------ TASK INPUT ------
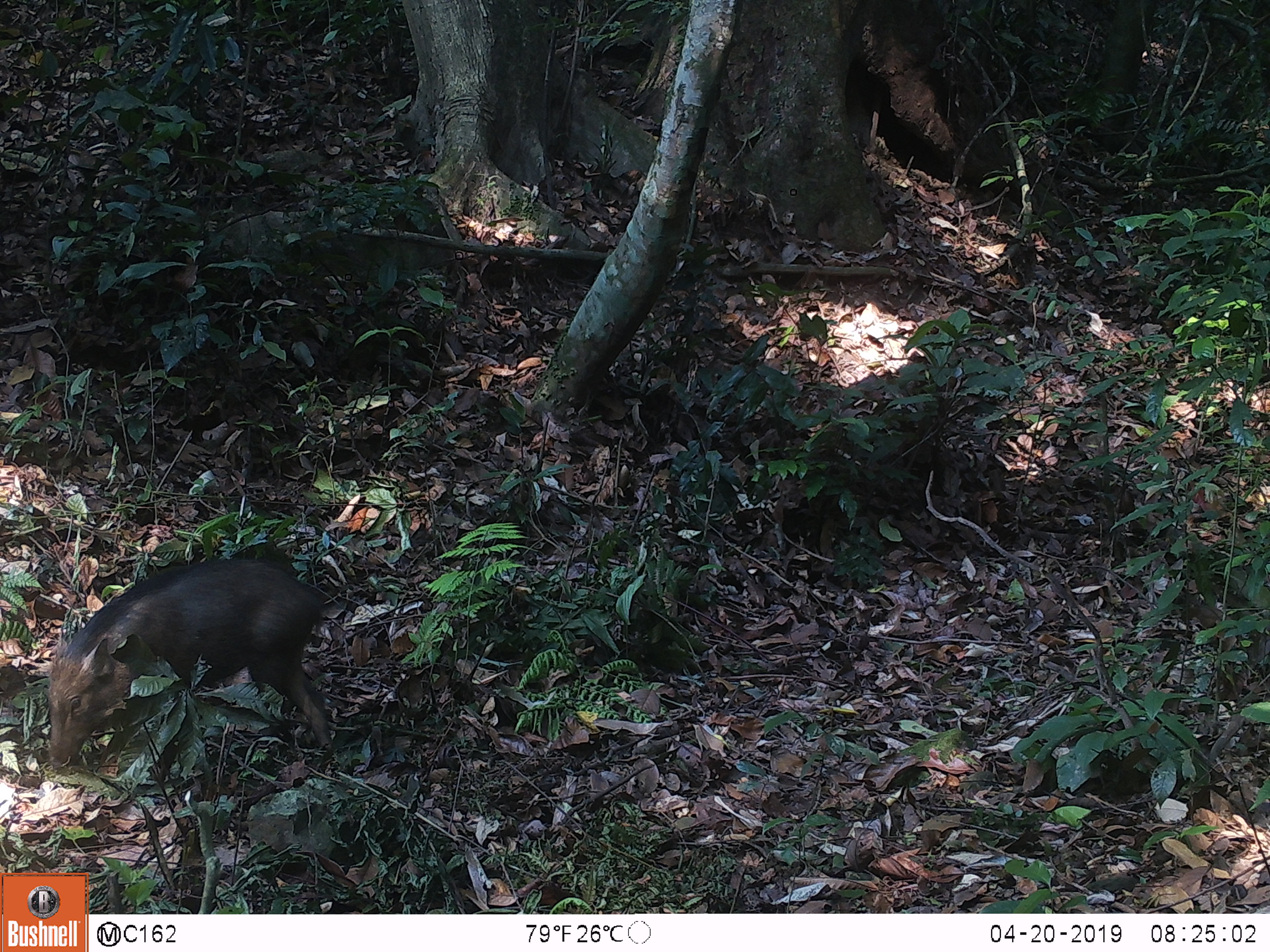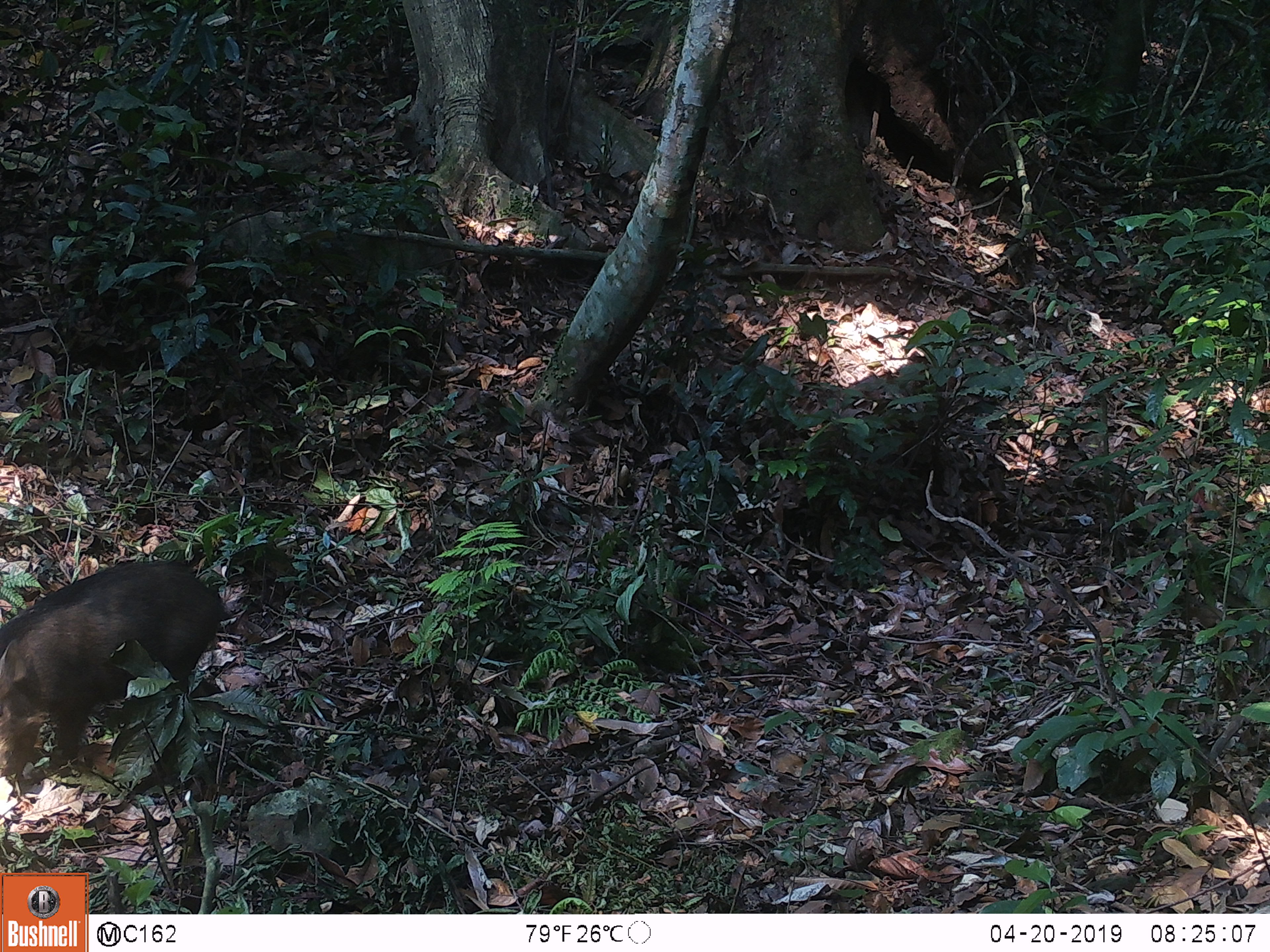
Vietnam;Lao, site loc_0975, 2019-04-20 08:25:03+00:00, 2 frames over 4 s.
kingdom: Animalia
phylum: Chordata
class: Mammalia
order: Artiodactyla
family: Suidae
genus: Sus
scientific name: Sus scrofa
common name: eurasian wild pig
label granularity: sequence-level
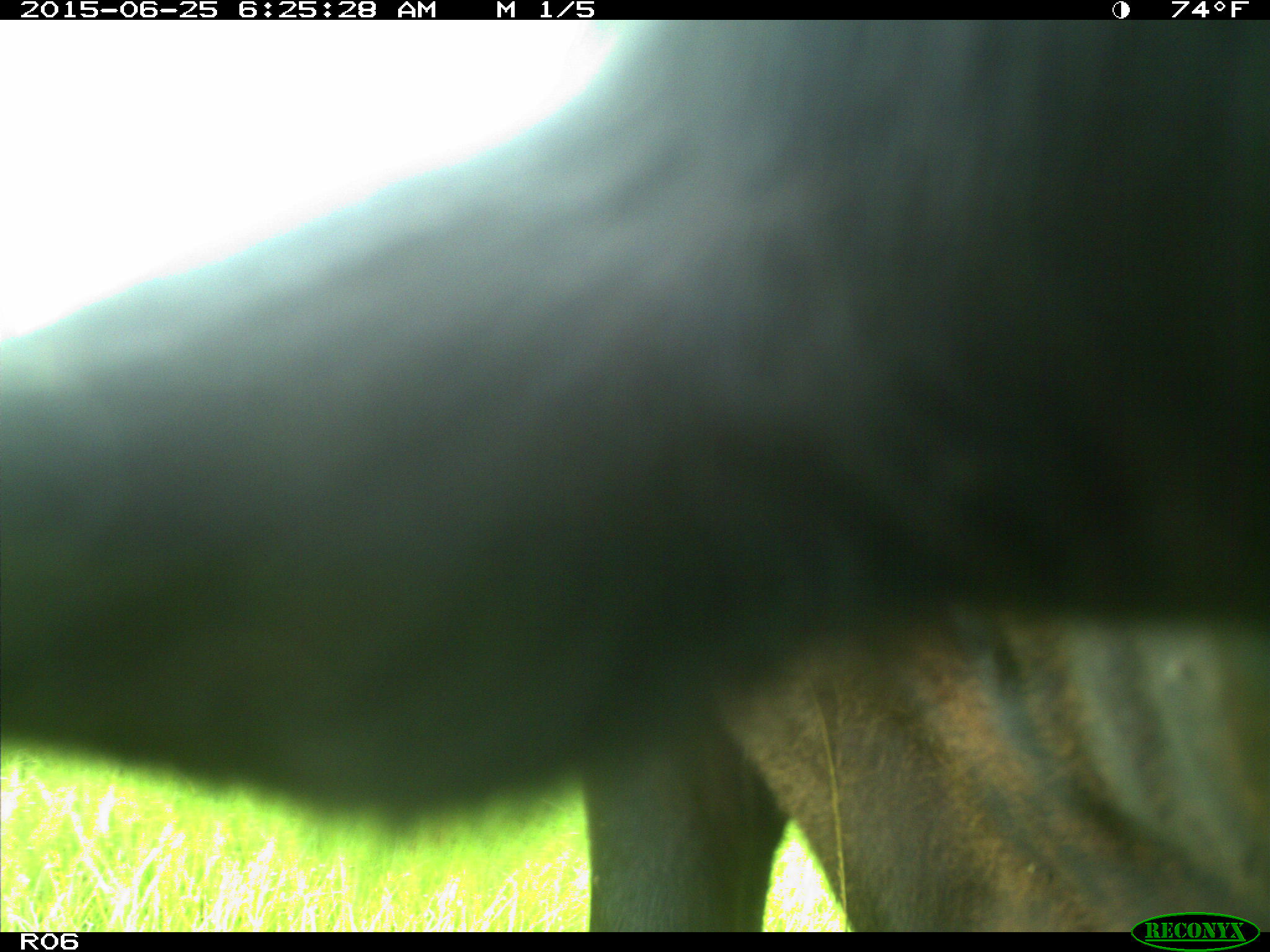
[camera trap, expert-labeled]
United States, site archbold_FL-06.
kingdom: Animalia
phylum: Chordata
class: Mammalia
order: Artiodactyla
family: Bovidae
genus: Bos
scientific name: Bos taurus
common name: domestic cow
------
_TASK DESCRIPTION_
Every line from the one that holds "common name: eurasian wild pig" to the end of the listing should be output exactly, with pictures left out, please.

_TASK ANSWER_
common name: eurasian wild pig
label granularity: sequence-level
[camera trap, expert-labeled]
United States, site archbold_FL-06.
kingdom: Animalia
phylum: Chordata
class: Mammalia
order: Artiodactyla
family: Bovidae
genus: Bos
scientific name: Bos taurus
common name: domestic cow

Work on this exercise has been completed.